Jean dangles her watch from a thin piece of string while the jetliner she is in takes off. She notices that the string makes an angle of 22° with respect to the vertical while the aircraft accelerates for takeoff, which takes about 18 seconds. Estimate the takeoff speed of the aircraft.

tan22=ma/mg= a/g

a= g tan22

You know acceleration.

vf= at you know a, time t.

oh, thank you. I forgot to do that after my calc homework

I keep getting Vf= 1.56 m/s which webassign says is wrong. It's in the chapter about Newtons laws of motion so, even though it is not included in the question, could that have a bearing on my answer, and if so how?

It would help if you put your calculator in degrees, and worked with 22 degrees, not 22 radians. Goodness.

To estimate the takeoff speed of the aircraft, we can use the concept of forces and acceleration in the vertical direction.

First, let's understand the situation. Jean dangles her watch from a thin piece of string during takeoff. The angle between the string and the vertical direction is given as 22°. This angle is related to the acceleration experienced by Jean and her watch.

The force causing the change in direction of the string is the net force acting on the watch. This force can be decomposed into two components: the tension in the string and the gravitational force acting on the watch.

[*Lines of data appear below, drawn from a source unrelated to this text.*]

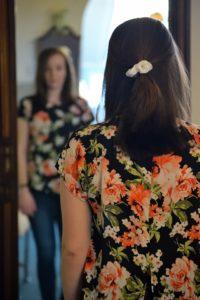 https://personapraktijk.nl/behandel-methoden/cognitieve-gedragstherapie/jonge vrouw met negatieve kernovertuiging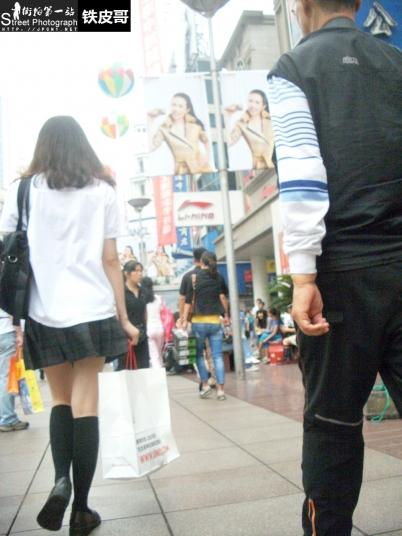 学生妹  [铁皮哥] 日系校服超短裙到膝黑丝学生妹!很sao有没有!【11P】 街拍第一站全网原创独发!
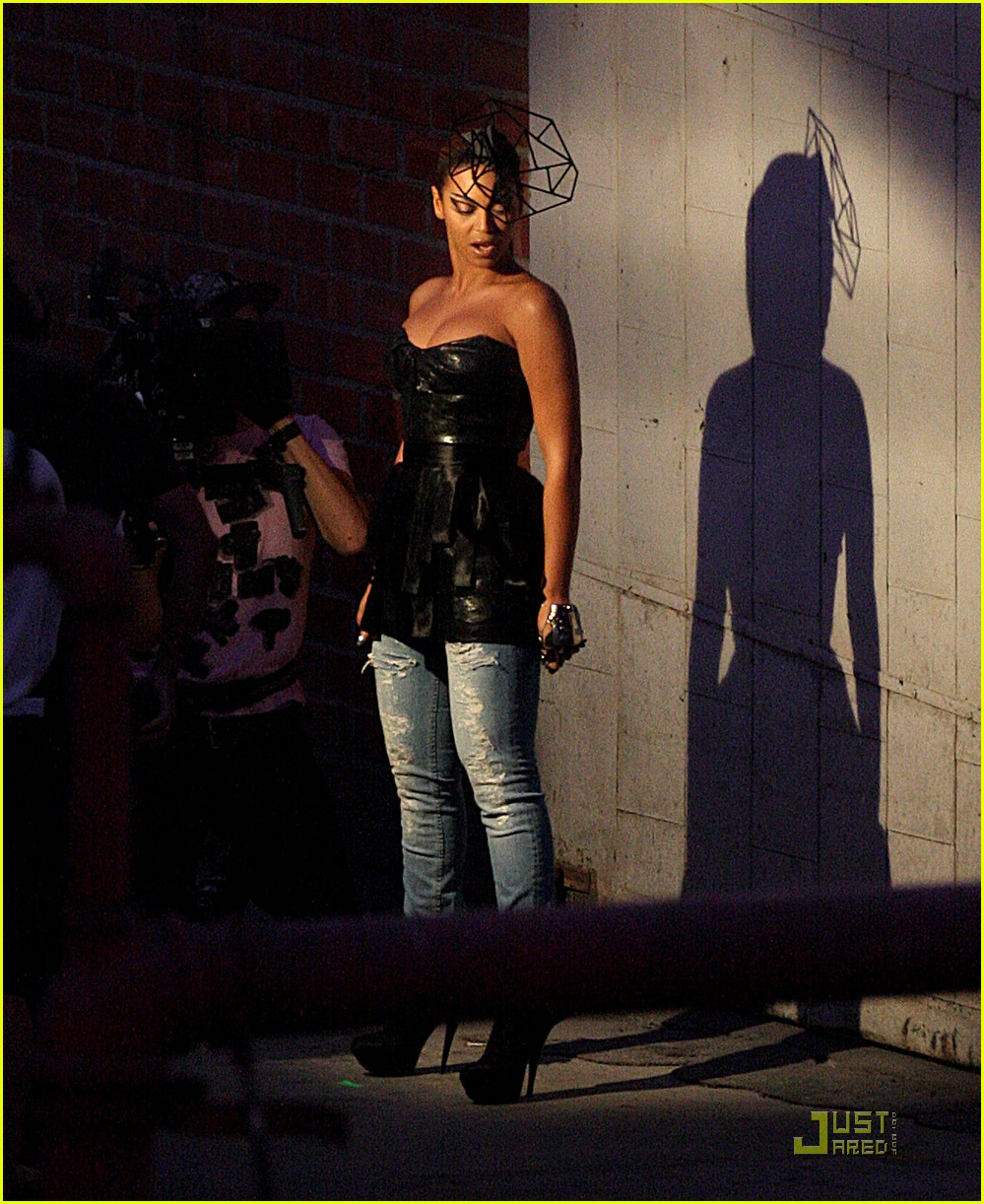 Beyonce diva music video preview photo 1559371 beyonce knowles pictures just jared - Beyonce diva download ...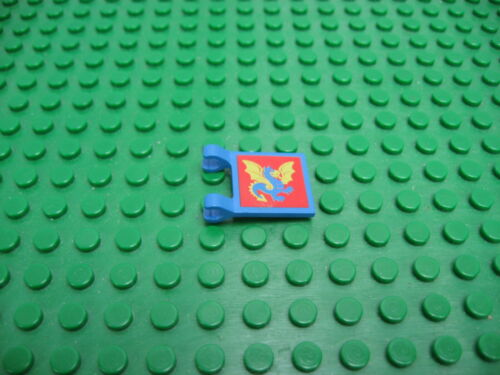 LEGO Blue Flag 2x2 Square w//Blue Dragon Yellow Wing 6085 86 57 1888 #2335px9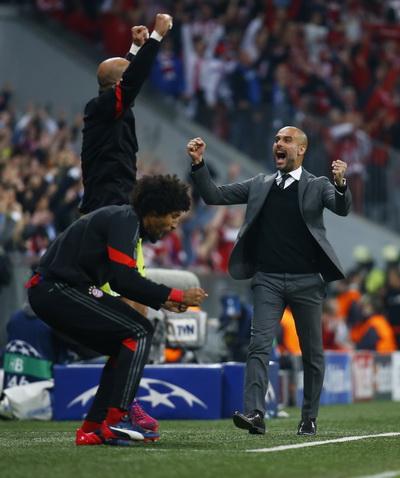 Vua Midas Pep Guardiola đến đâu, danh hiệu về đến đó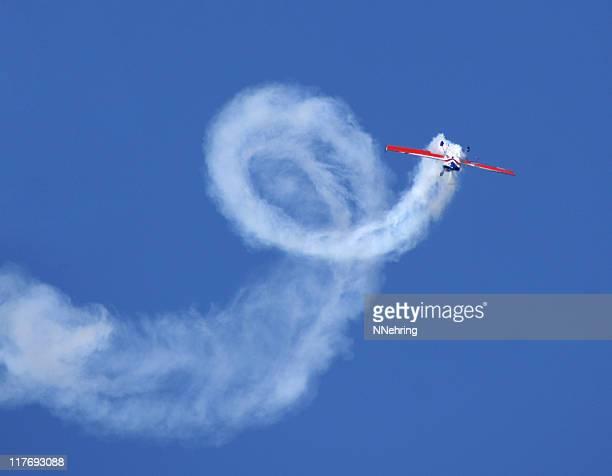 アクロバット誰追加 300 機 - 航空ショー ストックフォトと画像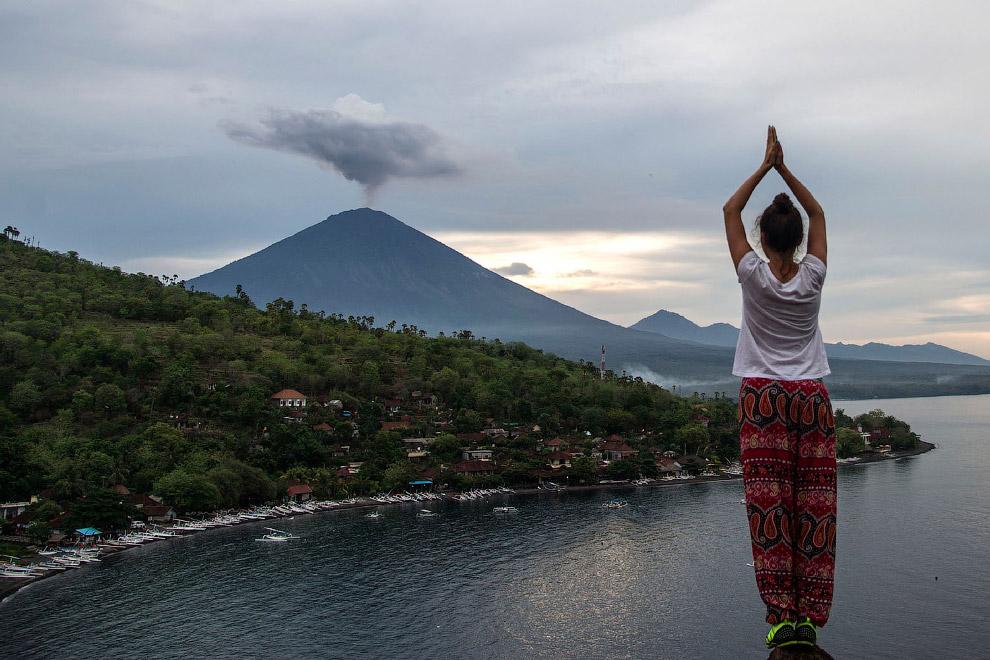 19. Извержение вулкана Агунг на острове Бали, 30 ноября 2017. (Фото Firdia Lisnawati):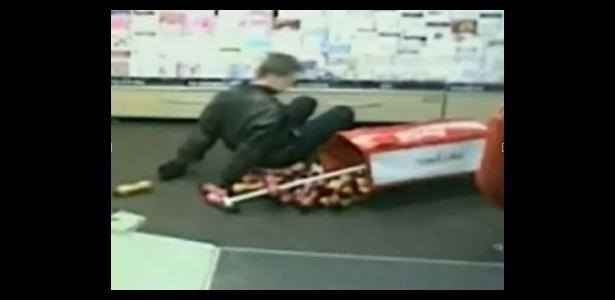 23.ago.2012 - A polícia do Reino Unido divulgou imagens de circuito fechado de vídeo que mostram um ladrão desastrado, tropeçando em um estande ao tentar fugir. O homem invadiu uma loja empunhando uma arma de brinquedo e vestindo uma máscara. A atrapalhada ação de James Allan, 29, na loja Martin, em Abingdon, nas proximidades de Oxford, aconteceu em 2 de março. Na ocasião, ele foi condenado a três anos de prisão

The tension in the string can be considered the vertical component of the net force, while the gravitational force is the horizontal component. The vertical component causes the watch to hang at an angle, and the horizontal component tries to pull it away sideways.

Since the watch is in equilibrium, the net force acting on it is zero. This means that the vertical component of the net force must be equal to the weight of the watch.

Let's denote the takeoff speed of the aircraft as v, and the time for takeoff as t.

Now, we can use the concept of acceleration to relate the angle and the takeoff speed of the aircraft. The vertical component of the acceleration is g, the acceleration due to gravity.

sin(22°) = (g * t) / v

Rearranging the equation, we can solve for v:

v = (g * t) / sin(22°)

To calculate the takeoff speed, we need the value for g, the acceleration due to gravity. On Earth, g is approximately 9.8 m/s^2.

Let's substitute the values:

v = (9.8 m/s^2 * 18 s) / sin(22°)

Calculating this equation will give you an estimate of the takeoff speed of the aircraft.